Justo cuando el jadeo perdía intensidad y los cuerpos de Alicia y Regina se distendían, dejando sus piernas relajadas, estiradas y en reposo; justo cuando el perro tenía a su merced aquellas dos parejas de apetecibles falos y se disponía a cumplir su función, aquella para la que llevaba toda una vida preparándose, la voz natural y dulce de Regina dejó sin objetivo la poca saliva que quedaba en la boca del famélico desdichado. Vete, déjanos solas… y cierra la puerta, oyó el esclavo como le ordenaban sin piedad.

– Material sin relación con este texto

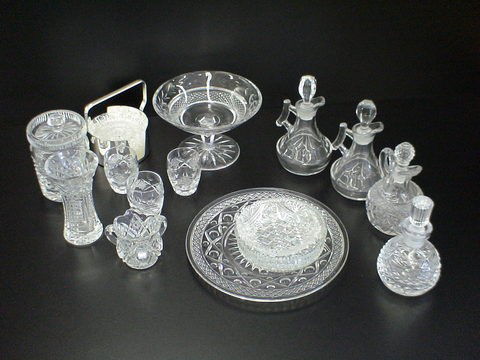 Lot of 15 cut and pressed glass: 4 cruets, set of: Lot of 15 cut and pressed glass: 4 cruets, set of 6 coasters with container, 3 dishes, 1 mustard pot, toothpick holder, 3 shot glasses, 1 vase, 1 candy dish on pedestal.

Jorge, como un muñeco accionado por un resorte mecánico, sin pensamiento alguno ni atisbo voluntad, obedeció al instante, contradiciendo la plenitud de su deseo, abandonando la habitación que hasta hoy era la de su matrimonio, con los pasitos cortos de sus castigadas rodillas, balanceado con torpeza su torso, con los brazos tensos unidos en su espalda, notando la presión de la correa en sus muñecas, la del collar en su cuerpo y el intenso dolor de su miembro viril enjaulado y el de la frustración de sus atributos masculinos.

Como pudo cerró la puerta bajando la maneta con la boca, quedándose desnudo en el exilio, mientras oía los susurros y sonrisitas de las dos mujeres desnudas que habitaban la patria de la que había sido expulsado.